I had a breakdown at work in which I ate two cookies (re: I cheated and had refined sugar on purpose for the first time since I gave it up). It was a setup: I was stressed, hungry, tired, staying up all night—seeking quick energy, and unprepared with healthy alternatives. The cookie was taunting me. I just had to shut it up. The first one tasted good. The second didn’t. I expected this to begin a huge downward spiral, to go on a total binge from which I wouldn’t recover. This did not happen. What did happen was this: I felt my heart racing and then I fell asleep. I wished I could brush my teeth; it didn’t sit well with me as I stayed up all night. I had some peanut butter toast and finally felt better. I am rather amazed. Two cookies in one month?! Compared to what I was doing before. Two cookies and I stopped?! A mini-victory and an unexpected affirmation of this little sugar-free mission.

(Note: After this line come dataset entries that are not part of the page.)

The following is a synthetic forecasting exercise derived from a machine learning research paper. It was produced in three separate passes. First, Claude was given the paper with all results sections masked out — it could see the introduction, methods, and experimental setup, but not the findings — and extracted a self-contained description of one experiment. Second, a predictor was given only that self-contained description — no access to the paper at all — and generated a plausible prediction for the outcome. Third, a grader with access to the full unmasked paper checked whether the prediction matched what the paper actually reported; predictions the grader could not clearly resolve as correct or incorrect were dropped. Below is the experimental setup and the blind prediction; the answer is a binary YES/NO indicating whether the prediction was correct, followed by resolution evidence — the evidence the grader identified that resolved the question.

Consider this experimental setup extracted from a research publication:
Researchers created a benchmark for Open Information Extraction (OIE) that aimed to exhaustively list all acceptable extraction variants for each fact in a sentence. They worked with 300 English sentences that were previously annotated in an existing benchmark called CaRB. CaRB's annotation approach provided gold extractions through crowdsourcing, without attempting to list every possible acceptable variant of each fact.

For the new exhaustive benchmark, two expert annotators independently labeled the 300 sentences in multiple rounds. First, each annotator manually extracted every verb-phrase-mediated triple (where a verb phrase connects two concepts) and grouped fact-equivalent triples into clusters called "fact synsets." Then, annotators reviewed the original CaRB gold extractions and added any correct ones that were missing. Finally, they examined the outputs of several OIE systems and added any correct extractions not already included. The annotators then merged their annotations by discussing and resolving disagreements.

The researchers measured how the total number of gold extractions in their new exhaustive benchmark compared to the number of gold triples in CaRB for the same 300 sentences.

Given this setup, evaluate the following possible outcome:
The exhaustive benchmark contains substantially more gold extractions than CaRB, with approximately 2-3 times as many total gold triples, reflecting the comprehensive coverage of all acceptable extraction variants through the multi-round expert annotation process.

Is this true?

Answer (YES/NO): NO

As you’ve probably noticed, work is where the temptation to eat sugar is the greatest. This is for a few reasons: as I’ve said, it’s stressful, as I’ve mentioned, there is a lot of sugar around, and as I haven’t explicitly pointed out, it’s a night shift. I’ve actually developed some sympathy for myself for the way I was eating/snacking before, particularly during those nights, because my biorhythms are so confused at this point, and have been ever since I started keeping this schedule. It feels wrong to eat real meals late at night, so I would just turn to quick-energy sweets, even more than I usually do. This is why it has been an important discovery for me that eating more real food is actually better at helping me sustain my energy during the night and giving me the nutrients I’m not eating as I sleep through regular mealtimes the next day.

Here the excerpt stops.